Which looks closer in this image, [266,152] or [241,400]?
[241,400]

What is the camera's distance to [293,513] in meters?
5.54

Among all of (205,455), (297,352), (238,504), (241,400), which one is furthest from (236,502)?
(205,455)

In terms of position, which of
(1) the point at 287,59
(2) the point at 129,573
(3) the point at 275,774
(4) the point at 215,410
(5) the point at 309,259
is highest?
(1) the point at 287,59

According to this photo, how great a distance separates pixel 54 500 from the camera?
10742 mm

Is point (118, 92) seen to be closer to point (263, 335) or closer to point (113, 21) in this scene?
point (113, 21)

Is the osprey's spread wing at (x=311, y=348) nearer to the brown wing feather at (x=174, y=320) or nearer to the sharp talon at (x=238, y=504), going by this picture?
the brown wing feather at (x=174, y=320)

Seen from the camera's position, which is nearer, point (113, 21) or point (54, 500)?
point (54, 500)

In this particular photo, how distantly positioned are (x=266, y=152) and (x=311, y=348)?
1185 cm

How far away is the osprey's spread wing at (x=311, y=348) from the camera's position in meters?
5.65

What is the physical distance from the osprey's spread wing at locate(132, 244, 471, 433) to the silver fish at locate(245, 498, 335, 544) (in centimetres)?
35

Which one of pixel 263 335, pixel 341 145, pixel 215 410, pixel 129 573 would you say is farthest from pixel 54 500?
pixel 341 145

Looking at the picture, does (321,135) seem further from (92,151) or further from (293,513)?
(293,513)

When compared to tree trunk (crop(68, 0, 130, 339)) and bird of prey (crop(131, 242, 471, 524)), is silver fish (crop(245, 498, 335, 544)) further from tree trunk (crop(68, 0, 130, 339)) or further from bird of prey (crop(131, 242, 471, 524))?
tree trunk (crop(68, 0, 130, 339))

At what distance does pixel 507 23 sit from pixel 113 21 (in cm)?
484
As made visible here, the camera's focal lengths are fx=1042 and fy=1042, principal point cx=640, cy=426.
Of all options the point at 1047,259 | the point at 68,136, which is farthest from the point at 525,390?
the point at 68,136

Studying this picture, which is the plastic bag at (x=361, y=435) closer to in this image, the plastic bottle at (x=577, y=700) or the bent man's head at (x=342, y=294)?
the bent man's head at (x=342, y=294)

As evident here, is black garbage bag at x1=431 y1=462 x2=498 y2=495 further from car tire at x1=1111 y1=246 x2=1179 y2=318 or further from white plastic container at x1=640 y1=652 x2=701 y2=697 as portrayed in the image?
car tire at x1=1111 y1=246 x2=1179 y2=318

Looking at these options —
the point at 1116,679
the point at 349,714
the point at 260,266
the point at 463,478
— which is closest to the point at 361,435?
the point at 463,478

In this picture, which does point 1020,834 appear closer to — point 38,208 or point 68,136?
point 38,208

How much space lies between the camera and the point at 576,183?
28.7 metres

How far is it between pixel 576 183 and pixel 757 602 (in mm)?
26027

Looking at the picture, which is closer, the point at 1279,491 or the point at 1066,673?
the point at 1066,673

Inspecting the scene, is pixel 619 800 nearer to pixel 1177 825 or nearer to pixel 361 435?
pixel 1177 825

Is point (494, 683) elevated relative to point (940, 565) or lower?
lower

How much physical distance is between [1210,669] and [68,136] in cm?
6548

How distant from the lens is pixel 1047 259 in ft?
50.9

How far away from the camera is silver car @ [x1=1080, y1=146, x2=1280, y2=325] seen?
——————
● Your goal
Update the records by replacing "osprey's spread wing" with "bird's outstretched wing" wherever it occurs, leaving everything else unchanged.

● The result
Which looks closer in this image, [266,152] or [241,400]?
[241,400]

What is the camera's distance to [293,513] in meters?
5.54

Among all of (205,455), (297,352), (238,504), (241,400), which one is furthest from (236,502)?
(205,455)

In terms of position, which of
(1) the point at 287,59
(2) the point at 129,573
(3) the point at 275,774
(4) the point at 215,410
(5) the point at 309,259
is highest?
(1) the point at 287,59

According to this photo, how great a distance separates pixel 54 500 from the camera?
10742 mm

Is point (118, 92) seen to be closer to point (263, 335) or closer to point (113, 21) in this scene?
point (113, 21)

Is the bird's outstretched wing at (x=311, y=348) nearer to the brown wing feather at (x=174, y=320) or nearer to the sharp talon at (x=238, y=504), going by this picture?
the brown wing feather at (x=174, y=320)

Seen from the camera's position, which is nearer, point (113, 21) or point (54, 500)?
point (54, 500)

In this particular photo, how distantly positioned are (x=266, y=152) and (x=311, y=348)?
1185 cm

How far away is the bird's outstretched wing at (x=311, y=348) from the camera's position in meters?
5.65

What is the physical distance from the bird's outstretched wing at locate(132, 244, 471, 433) to the silver fish at locate(245, 498, 335, 544) (in centimetres)?
35

Which one of pixel 263 335, pixel 341 145, pixel 215 410, pixel 129 573 would you say is farthest from pixel 54 500?
pixel 341 145

Looking at the picture, does (321,135) seem further from (92,151) or further from (293,513)?
(293,513)

When compared to tree trunk (crop(68, 0, 130, 339)) and bird of prey (crop(131, 242, 471, 524)), is silver fish (crop(245, 498, 335, 544)) further from tree trunk (crop(68, 0, 130, 339)) or further from bird of prey (crop(131, 242, 471, 524))?
tree trunk (crop(68, 0, 130, 339))

At what distance does pixel 507 23 sit from pixel 113 21 (in cm)?
484
As made visible here, the camera's focal lengths are fx=1042 and fy=1042, principal point cx=640, cy=426.
Of all options the point at 1047,259 | the point at 68,136, which is farthest from the point at 525,390?
the point at 68,136

Studying this picture, which is the plastic bag at (x=361, y=435) closer to in this image, the plastic bottle at (x=577, y=700) or the bent man's head at (x=342, y=294)?
the bent man's head at (x=342, y=294)

As evident here, is black garbage bag at x1=431 y1=462 x2=498 y2=495 further from car tire at x1=1111 y1=246 x2=1179 y2=318 or further from white plastic container at x1=640 y1=652 x2=701 y2=697 as portrayed in the image?
car tire at x1=1111 y1=246 x2=1179 y2=318

Looking at these options —
the point at 1116,679
the point at 349,714
the point at 260,266
the point at 463,478
— which is closest to the point at 361,435?
the point at 463,478

In this picture, which does point 1020,834 appear closer to — point 38,208 or point 68,136?
point 38,208

How much space lies between the camera and the point at 576,183?
28.7 metres

How far is it between pixel 576 183 and pixel 757 602 (in mm)?
26027

Looking at the picture, which is closer, the point at 1279,491 or the point at 1066,673?
the point at 1066,673

Inspecting the scene, is pixel 619 800 nearer to pixel 1177 825 or nearer to pixel 361 435?
pixel 1177 825

Is point (494, 683) elevated relative to point (940, 565) or lower?
lower

How much physical distance is between [1210,669] and [68,136] in cm?
6548

How distant from the lens is pixel 1047 259 in ft?
50.9

How far away from the camera is silver car @ [x1=1080, y1=146, x2=1280, y2=325] seen?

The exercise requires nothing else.